Parmi ces dirigeants politiques figurent les anciens parlementaires Antonio Cheramy et Steven Benoit ainsi que l’ex-ministre de la justice Paul Denis. L’ancien sénateur Chéramy dit minimiser la note du Ministère de la justice qui menace de « sévir avec la dernière rigueur contre tout contrevenant et tout fauteur de trouble pendant la journée du référendum constitutionnel ». Le dirigeant de Matrice Libération dont l’organisation politique annonce « une opération de déguerpissement légal et de rébellion nationale » contre le référendum, réitère sa détermination et celle de ses pairs à faire échec au projet de Jovenel Moïse visant à doter le pays d’une nouvelle loi-mère de manière unilatérale.
Pour Steven Irvenson Benoit de l’organisation « Entente nationale pour une transition de rupture », le ministre de la justice Rockfeller Vincent n’a aucune légitimité pour s’adresser à la population, le qualifiant d’usurpateur de titre. L’ancien sénateur de la République réaffirme, lui aussi, la volonté de sa structure à adopter toutes les dispositions non violentes pour faire capoter le référendum du 27 juin prochain.
Les commissaires du gouvernement seraient bien inspirés de mettre l’action publique en mouvement contre les activités délictueuses du président Jovenel Moïse, déclare l’ancien ministre de la justice Paul Denis, en réaction à cette note du MJSP. Il affirme que le principal fauteur de trouble actuellement dans le pays est Jovenel Moïse du fait qu’il continue d’occuper illégalement le palais national en ayant recours à la police nationale et aux gangs armés.

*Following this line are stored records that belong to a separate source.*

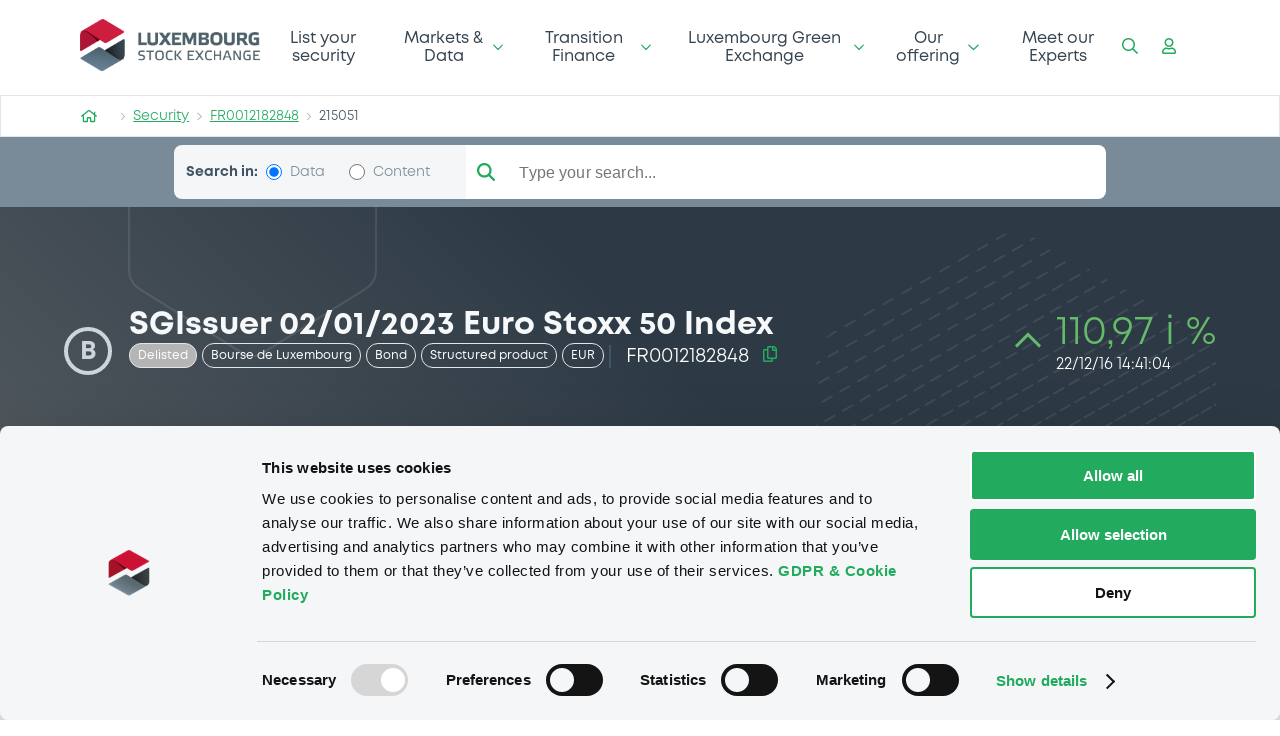

--- FILE ---
content_type: text/css; charset=UTF-8
request_url: https://www.luxse.com/dist/bdl-port-luxse-ssr/static/css/main.ceb257ba.chunk.css
body_size: 1148
content:
.luxse-input-section{display:flex;flex-direction:column;align-items:flex-start;grid-gap:10px;gap:10px;border-style:none;margin-bottom:30px;padding:0;margin-left:0!important}.luxse-input-section>label{font-size:12px;color:rgba(62,77,89,.6);margin-bottom:0!important}.luxse-input-section>input,.luxse-input-section>label{font-family:Mont,"sans serif",-apple-system,BlinkMacSystemFont,Segoe UI,Helvetica,Arial,sans-serif,Apple Color Emoji,Segoe UI Emoji,Segoe UI Symbol;font-style:normal;font-weight:400}.luxse-input-section>input{width:100%;border-style:none none solid;border-color:rgba(0,0,0,.42);font-size:14px;color:#2e3943;padding-left:0!important}.luxse-input-section>input:focus{outline:none;border-style:none none solid}.luxse-form>form{max-width:500px;padding:40px;border-radius:8px;background-color:#fff}@media (max-width:768px){.luxse-form>form{padding:16px}}.luxse-header{font-size:14px;color:#2e3943;font-family:Mont,"sans serif",-apple-system,BlinkMacSystemFont,Segoe UI,Helvetica,Arial,sans-serif,Apple Color Emoji,Segoe UI Emoji,Segoe UI Symbol;font-style:normal;font-weight:400;text-align:left;margin-bottom:40px;line-height:21px}@media (max-width:768px){.luxse-header{font-weight:400!important}}.luxse-form>form>button{width:161px;height:40px;background-color:#22aa5f;color:#fff;border-radius:5px;border-color:#22aa5f;border-style:none;font-size:14px;font-family:Mont,"sans serif",-apple-system,BlinkMacSystemFont,Segoe UI,Helvetica,Arial,sans-serif,Apple Color Emoji,Segoe UI Emoji,Segoe UI Symbol;font-style:normal;font-weight:500}@media (max-width:768px){.luxse-form>form>button{width:100%}}.luxse-form>form>button:hover{background-color:green;cursor:pointer}.luxse-form>form>button:before{content:"";display:inline-block;width:16px;height:16px;background:url([data-uri]) no-repeat 50%;background-size:contain;margin-right:8px;margin-bottom:-2px}.form-errors{display:none}.invalid>p{color:red;font-size:12px;margin-top:-4px}div.invalid{display:flex;justify-content:flex-end;width:100%}.luxse-checkbox-label{font-size:14px;font-family:Mont,"sans serif",-apple-system,BlinkMacSystemFont,Segoe UI,Helvetica,Arial,sans-serif,Apple Color Emoji,Segoe UI Emoji,Segoe UI Symbol;font-style:normal;margin-right:100px;display:flex}.luxse-checkbox-input{accent-color:#22aa5f;height:18px;width:18px;margin:-2px 10px 30px}.thankyou-container{display:flex;justify-content:center;flex-direction:column;align-items:center;grid-gap:15px;gap:15px;padding-top:96px;padding-bottom:96px}@media (max-width:768px){.thankyou-container{padding-left:8px;padding-right:8px}}.thankyou-button{background-color:#22aa5f;width:193px;height:40px;border-radius:5px;border-style:none}.thankyou-button>a{text-decoration:none}.thankyou-button:hover{background-color:green}.thankyou-button-container{display:flex;justify-content:center;align-items:center;grid-gap:10px;gap:10px}.thankyou-button-text{font-family:Mont,"sans serif",-apple-system,BlinkMacSystemFont,Segoe UI,Helvetica,Arial,sans-serif,Apple Color Emoji,Segoe UI Emoji,Segoe UI Symbol;font-size:14px;color:#fff;font-weight:500}.thankyou-button-text:hover{cursor:pointer}
/*# sourceMappingURL=main.ceb257ba.chunk.css.map */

Le référendum constitutionnel voulu par le président Jovenel Moïse n’a d’autre objectif que de permettre au régime PHTK de se pérenniser au pouvoir et de protéger ses arrières en raison des dérives perpétrées durant leur règne, de l’avis du président a.i du MOCHRENA, Me Sadrac Dieudonné. C’est en ce sens que l’ex-parlementaire encourage, lui aussi, la population à continuer à se mobiliser afin de faire échec à ce projet.